§ Kutipan Teks:
Kisah Mbahim, Petani Milenial dari Tapos yang Menginspirasi
Depok, Zonadepok.id — Di tengah gemerlapnya era digital dan derasnya arus pekerjaan bergengsi di kota, ada satu sosok pemuda yang memilih jalan berbeda. Ia adalah Ibrahim Aditya Putra, atau lebih akrab disapa Mbahim, warga Kelurahan Cilangkap, Kecamatan Tapos, Kota Depok. Meski lulusan Sekolah Menengah Kejuruan (SMK) dan sempat bekerja di perusahaan industri farmasi, Mbahim tak ragu meninggalkan zona nyaman demi mengejar panggilan hati: menjadi petani.
Tahun 2020, saat pandemi COVID-19 mengguncang tanah air, Mbahim memutuskan untuk mengakhiri kariernya di perusahaan dan mulai menekuni dunia pertanian. Ketertarikannya bercocok tanam ternyata bukan tanpa sebab. “Mungkin karena kakek saya juga petani,” ungkapnya. Sejak saat itu, ia mulai belajar secara otodidak mengenali berbagai jenis tanaman, terutama sayuran, dan menjadikan pertanian sebagai penopang ekonomi keluarganya.
Seiring waktu, semangatnya semakin menyala. Ia aktif mengikuti pelatihan, baik daring maupun luring, yang diselenggarakan oleh Kementerian Pertanian. Lewat pelatihan itu, ia mengantongi berbagai sertifikat yang memperkaya ilmunya tentang teknik bertani yang baik dan berkelanjutan. “Semakin digeluti, semakin terasa berkahnya,” kata Mbahim mantap.
Meski tak memiliki lahan sendiri, Mbahim tak menyerah. Ia bersama beberapa petani muda lainnya menggarap lahan-lahan tidur yang dipinjamkan oleh pemiliknya dengan sistem bagi hasil. Inisiatif ini menunjukkan bahwa keterbatasan bukanlah alasan untuk berhenti bergerak.
Berbekal semangat dan jejaring di media sosial, Mbahim pun berkenalan dengan Camat Tapos, yang kemudian mengajaknya bergabung dalam kegiatan pelatihan pertanian yang diselenggarakan oleh Pemerintah Kecamatan Tapos. Tak hanya itu, ia juga bergabung dalam organisasi Kontak Tani dan Nelayan Andalan (KTNA) yang menjadi wadah berkumpulnya para petani.

§ Tugas Latihan:
• 1. Sebutkan semua lembaga atau organisasi dalam kisah Mbahim yang menyelenggarakan pelatihan yang ia ikuti atau yang menjadi tempatnya bergabung.
• 2. Lanjutkan kisah Mbahim mulai setelah kalimat terakhir yang ada.

[Entri data hasil ekstraksi]
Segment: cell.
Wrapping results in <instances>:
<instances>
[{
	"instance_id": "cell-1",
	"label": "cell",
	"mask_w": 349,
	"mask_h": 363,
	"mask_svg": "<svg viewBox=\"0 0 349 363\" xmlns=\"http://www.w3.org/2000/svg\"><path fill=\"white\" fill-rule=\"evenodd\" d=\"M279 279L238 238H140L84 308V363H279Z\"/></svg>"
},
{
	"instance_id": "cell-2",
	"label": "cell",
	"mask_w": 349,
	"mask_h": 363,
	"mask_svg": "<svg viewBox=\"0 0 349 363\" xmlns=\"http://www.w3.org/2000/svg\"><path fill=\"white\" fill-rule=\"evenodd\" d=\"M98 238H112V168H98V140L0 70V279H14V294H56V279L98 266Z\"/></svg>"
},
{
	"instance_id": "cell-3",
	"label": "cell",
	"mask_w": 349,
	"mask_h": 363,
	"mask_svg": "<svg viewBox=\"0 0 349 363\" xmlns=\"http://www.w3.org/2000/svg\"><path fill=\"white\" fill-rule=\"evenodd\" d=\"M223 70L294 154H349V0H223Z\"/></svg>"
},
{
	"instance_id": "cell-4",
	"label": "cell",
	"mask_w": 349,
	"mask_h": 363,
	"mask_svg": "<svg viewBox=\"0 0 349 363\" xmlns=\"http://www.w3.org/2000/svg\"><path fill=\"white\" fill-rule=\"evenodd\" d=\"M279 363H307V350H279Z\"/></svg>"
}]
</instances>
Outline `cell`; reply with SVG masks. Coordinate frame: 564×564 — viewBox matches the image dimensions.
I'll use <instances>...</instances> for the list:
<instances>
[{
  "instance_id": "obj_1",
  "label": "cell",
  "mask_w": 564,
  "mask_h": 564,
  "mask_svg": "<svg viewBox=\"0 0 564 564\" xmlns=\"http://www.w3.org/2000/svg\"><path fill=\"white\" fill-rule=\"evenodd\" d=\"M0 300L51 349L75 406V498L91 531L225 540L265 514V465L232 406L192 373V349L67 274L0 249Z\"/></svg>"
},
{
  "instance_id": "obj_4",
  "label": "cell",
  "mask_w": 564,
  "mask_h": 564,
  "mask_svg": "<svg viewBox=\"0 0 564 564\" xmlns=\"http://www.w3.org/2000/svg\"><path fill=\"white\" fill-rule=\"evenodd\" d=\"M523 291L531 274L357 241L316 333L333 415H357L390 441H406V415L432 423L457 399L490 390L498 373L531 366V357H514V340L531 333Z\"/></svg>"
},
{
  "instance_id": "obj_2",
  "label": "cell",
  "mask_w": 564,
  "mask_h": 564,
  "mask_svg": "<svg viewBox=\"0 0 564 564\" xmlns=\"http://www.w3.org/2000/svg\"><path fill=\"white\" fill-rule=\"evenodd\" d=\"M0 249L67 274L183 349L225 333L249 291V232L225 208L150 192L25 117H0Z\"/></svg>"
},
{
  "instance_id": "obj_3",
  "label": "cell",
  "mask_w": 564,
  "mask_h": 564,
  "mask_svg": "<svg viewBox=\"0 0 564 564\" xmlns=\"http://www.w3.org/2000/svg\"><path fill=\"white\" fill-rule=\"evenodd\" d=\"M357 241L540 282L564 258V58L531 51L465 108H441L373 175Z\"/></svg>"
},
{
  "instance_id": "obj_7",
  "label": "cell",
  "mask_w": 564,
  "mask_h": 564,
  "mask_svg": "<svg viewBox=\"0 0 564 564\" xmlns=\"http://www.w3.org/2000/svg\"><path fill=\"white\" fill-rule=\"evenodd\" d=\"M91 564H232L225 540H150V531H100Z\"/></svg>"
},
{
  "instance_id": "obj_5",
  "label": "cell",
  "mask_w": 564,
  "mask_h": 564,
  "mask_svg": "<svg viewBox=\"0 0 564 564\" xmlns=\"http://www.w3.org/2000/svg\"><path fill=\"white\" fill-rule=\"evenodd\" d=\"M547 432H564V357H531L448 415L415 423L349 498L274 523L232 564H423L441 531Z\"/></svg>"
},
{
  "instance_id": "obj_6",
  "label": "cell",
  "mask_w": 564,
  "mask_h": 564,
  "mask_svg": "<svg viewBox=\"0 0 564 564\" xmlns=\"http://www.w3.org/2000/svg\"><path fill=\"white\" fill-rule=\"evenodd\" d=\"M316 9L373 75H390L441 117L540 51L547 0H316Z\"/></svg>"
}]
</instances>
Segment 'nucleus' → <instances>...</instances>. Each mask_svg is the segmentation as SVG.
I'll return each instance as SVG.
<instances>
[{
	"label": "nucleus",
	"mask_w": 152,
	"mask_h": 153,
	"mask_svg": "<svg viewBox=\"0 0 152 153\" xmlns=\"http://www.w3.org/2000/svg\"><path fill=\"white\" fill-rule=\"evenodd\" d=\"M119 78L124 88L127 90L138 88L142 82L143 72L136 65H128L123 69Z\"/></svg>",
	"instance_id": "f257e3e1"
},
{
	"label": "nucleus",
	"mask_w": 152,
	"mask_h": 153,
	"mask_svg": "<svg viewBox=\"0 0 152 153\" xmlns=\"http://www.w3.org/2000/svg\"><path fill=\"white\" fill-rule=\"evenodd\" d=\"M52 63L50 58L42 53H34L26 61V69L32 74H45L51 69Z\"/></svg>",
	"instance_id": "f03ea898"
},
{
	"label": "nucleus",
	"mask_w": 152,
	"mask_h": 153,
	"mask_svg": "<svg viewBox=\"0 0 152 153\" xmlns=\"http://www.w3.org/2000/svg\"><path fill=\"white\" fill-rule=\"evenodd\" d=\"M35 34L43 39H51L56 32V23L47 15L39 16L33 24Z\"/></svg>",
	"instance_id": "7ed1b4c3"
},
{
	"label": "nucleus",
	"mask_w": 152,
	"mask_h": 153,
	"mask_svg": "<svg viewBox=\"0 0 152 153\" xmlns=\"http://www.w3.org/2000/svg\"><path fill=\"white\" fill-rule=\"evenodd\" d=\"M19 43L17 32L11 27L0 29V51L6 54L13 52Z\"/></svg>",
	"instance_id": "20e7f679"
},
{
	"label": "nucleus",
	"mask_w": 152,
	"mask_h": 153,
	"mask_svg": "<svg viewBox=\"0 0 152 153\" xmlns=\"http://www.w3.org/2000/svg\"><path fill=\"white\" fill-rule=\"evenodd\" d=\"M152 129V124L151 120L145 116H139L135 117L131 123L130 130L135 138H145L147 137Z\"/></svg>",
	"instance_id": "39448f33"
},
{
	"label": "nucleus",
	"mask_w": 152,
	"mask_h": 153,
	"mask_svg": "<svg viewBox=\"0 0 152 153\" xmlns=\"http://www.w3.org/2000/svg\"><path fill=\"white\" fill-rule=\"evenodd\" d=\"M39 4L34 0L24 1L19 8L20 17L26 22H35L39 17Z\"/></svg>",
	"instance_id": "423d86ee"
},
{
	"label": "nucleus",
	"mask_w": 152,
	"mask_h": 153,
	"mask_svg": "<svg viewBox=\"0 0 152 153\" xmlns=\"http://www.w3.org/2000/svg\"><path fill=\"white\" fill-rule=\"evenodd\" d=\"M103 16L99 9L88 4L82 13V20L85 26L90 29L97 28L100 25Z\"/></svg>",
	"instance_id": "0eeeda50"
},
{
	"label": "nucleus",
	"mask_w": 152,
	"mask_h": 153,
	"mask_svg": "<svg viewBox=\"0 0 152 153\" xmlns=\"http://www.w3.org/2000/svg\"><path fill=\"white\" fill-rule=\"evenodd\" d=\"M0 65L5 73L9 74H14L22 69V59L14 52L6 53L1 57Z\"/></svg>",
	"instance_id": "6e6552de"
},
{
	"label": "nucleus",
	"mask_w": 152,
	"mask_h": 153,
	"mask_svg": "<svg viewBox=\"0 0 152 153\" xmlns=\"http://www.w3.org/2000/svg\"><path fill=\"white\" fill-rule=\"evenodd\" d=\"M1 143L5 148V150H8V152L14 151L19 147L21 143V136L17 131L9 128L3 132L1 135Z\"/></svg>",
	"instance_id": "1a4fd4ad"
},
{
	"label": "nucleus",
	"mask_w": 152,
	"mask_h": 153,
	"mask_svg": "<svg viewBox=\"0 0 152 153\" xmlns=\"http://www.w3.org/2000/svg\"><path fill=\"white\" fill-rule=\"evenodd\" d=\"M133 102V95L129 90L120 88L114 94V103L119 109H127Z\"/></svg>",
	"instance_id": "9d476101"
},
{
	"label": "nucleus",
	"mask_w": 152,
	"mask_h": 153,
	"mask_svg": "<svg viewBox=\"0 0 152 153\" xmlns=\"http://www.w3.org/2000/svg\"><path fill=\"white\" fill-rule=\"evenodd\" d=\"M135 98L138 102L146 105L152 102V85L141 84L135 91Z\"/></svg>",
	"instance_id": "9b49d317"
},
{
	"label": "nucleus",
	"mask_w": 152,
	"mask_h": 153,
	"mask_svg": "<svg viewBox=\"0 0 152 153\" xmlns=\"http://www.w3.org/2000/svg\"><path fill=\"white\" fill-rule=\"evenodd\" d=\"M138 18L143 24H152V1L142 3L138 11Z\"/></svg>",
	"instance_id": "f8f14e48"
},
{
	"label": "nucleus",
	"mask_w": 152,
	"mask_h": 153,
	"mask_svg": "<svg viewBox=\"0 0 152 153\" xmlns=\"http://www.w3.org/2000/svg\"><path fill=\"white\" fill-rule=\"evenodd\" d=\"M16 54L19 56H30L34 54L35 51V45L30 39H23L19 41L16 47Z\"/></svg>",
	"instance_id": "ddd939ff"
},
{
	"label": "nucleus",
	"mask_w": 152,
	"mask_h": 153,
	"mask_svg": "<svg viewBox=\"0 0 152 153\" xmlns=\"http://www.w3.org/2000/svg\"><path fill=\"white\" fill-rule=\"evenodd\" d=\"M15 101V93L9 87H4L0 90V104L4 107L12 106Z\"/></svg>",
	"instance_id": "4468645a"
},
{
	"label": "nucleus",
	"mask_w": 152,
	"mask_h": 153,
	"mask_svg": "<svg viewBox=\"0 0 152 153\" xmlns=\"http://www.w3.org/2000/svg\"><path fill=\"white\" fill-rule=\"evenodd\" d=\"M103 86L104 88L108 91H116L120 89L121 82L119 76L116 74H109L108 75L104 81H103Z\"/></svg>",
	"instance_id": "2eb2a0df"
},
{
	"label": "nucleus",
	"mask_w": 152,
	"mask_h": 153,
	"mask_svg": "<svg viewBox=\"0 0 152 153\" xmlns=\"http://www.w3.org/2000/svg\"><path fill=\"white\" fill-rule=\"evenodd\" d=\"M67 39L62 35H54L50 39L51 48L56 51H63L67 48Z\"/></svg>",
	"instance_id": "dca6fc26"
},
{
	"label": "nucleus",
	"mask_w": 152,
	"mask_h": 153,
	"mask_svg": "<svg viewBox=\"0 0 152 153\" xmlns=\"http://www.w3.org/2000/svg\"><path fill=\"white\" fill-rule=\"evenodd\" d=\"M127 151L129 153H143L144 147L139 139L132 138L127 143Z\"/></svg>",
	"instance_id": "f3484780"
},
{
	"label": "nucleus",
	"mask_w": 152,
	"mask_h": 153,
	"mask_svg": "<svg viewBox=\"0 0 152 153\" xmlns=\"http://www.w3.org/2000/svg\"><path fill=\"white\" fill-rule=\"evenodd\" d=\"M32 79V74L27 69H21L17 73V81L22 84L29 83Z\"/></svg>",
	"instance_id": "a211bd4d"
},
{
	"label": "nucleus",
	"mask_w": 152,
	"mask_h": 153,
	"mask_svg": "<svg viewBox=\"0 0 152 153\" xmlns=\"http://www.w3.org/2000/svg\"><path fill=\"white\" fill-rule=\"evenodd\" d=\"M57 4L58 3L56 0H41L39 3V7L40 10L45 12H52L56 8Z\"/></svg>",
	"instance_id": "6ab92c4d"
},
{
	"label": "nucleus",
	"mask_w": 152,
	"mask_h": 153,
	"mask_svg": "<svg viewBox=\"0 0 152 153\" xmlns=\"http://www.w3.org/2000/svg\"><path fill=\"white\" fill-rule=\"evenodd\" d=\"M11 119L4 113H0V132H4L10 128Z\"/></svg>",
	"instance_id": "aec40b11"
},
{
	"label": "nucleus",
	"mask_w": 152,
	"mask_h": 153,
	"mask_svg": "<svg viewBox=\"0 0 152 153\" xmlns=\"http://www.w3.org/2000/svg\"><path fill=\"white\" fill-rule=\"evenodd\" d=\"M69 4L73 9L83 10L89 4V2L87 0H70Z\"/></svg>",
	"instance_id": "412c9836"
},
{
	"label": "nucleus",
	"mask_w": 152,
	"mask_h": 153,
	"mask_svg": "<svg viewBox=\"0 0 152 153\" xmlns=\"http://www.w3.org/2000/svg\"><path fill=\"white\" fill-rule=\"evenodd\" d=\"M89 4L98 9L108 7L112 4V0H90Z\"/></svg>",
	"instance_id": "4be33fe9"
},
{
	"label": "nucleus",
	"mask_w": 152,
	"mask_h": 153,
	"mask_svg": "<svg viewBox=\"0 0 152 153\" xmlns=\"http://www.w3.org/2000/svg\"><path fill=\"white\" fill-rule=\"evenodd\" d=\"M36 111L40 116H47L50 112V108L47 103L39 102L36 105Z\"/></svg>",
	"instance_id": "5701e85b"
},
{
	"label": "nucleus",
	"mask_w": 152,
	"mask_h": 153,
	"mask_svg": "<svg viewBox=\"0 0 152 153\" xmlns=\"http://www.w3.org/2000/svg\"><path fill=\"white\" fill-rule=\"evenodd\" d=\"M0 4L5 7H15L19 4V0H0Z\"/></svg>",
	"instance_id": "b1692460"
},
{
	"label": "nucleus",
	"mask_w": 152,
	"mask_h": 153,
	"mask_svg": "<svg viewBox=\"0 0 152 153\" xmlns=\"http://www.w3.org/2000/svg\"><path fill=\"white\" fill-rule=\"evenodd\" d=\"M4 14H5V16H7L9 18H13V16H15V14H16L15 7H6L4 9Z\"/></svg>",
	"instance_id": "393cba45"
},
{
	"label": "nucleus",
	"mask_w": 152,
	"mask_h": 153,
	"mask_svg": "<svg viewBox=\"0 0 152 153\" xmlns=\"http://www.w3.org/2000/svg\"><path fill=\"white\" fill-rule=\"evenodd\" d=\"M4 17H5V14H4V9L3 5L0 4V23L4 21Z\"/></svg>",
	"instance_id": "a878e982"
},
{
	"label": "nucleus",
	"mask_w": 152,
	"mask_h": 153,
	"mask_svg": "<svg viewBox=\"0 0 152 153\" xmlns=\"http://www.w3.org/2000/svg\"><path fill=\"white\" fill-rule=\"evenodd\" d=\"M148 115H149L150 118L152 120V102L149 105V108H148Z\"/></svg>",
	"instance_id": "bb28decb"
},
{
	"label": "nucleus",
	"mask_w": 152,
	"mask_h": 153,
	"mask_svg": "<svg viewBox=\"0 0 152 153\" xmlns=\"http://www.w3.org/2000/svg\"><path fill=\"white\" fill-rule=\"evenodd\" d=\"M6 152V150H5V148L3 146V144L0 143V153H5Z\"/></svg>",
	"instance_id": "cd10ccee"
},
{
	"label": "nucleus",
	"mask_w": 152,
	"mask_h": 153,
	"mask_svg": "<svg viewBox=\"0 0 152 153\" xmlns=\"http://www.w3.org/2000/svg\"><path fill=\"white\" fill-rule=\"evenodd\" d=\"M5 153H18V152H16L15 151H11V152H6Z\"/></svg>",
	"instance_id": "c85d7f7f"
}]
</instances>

§ Hasil Tugas:
• 1. Kementerian Pertanian, Pemerintah Kecamatan Tapos, dan Kontak Tani dan Nelayan Andalan (KTNA).

• 2.
Lewat KTNA, ia dan rekan-rekannya aktif menyuarakan pentingnya menjaga eksistensi pertanian di Kota Depok, khususnya di wilayah Tapos. “Lahan memang makin sempit, tapi lahan tidur masih banyak. Itu bisa kita manfaatkan,” jelasnya. Ia juga menyoroti pentingnya edukasi bagi generasi muda, agar mereka tahu bahwa padi yang mereka konsumsi tidak datang dari supermarket, melainkan dari sawah yang masih ada di kampung mereka.
Sebagai petani milenial, Mbahim juga aktif mempromosikan konsep urban farming, atau pertanian perkotaan. Menurutnya, bertani tak harus di lahan luas. Dengan teknik hidroponik, green house, hingga vertical farming, semua orang bisa bertani meskipun di lahan sempit. “Urban farming jadi solusi di tengah minimnya lahan. Kita bisa bertani di pekarangan rumah, bahkan di atap rumah sekalipun,” katanya.
Ia menyadari bahwa tantangan terbesar bagi petani muda adalah stigma. Banyak anak muda yang lebih memilih bekerja di kantor daripada turun ke sawah. Namun bagi Mbahim, bertani justru profesi yang mulia. “Saya tidak malu jadi petani, malah bangga. Karena kami ikut menyediakan pangan untuk masyarakat, meskipun dalam skala kecil,” tuturnya dengan penuh semangat.
Dalam usahanya, Mbahim juga menjalin komunikasi intensif dengan penyuluh pertanian dari Dinas Ketahanan Pangan, Pertanian dan Perikanan (DKP3) Kota Depok. Diskusi seputar teknik tanam, penggunaan pupuk, dan tantangan pertanian menjadi bagian dari aktivitas rutinnya. “Penyuluh itu semacam vitamin bagi kami. Memberi semangat dan pengetahuan baru,” ujarnya.
Di akhir kisahnya, Mbahim berpesan kepada para pemuda, khususnya yang belum memiliki pekerjaan. “Bertani bisa menjadi solusi. Kalau punya lahan, manfaatkan. Kalau belum punya, bisa mulai dari kecil-kecilan. Jangan malu jadi petani, ini profesi mulia,” pesannya.
Ia juga berharap kepada Pemerintah Kota Depok agar terus menghadirkan program pertanian yang berkelanjutan, terutama dengan menyediakan akses lahan tidur bagi para petani yang belum memiliki lahan. “Kalau lahan dimanfaatkan, produksi meningkat, petani pun sejahtera,” tutupnya.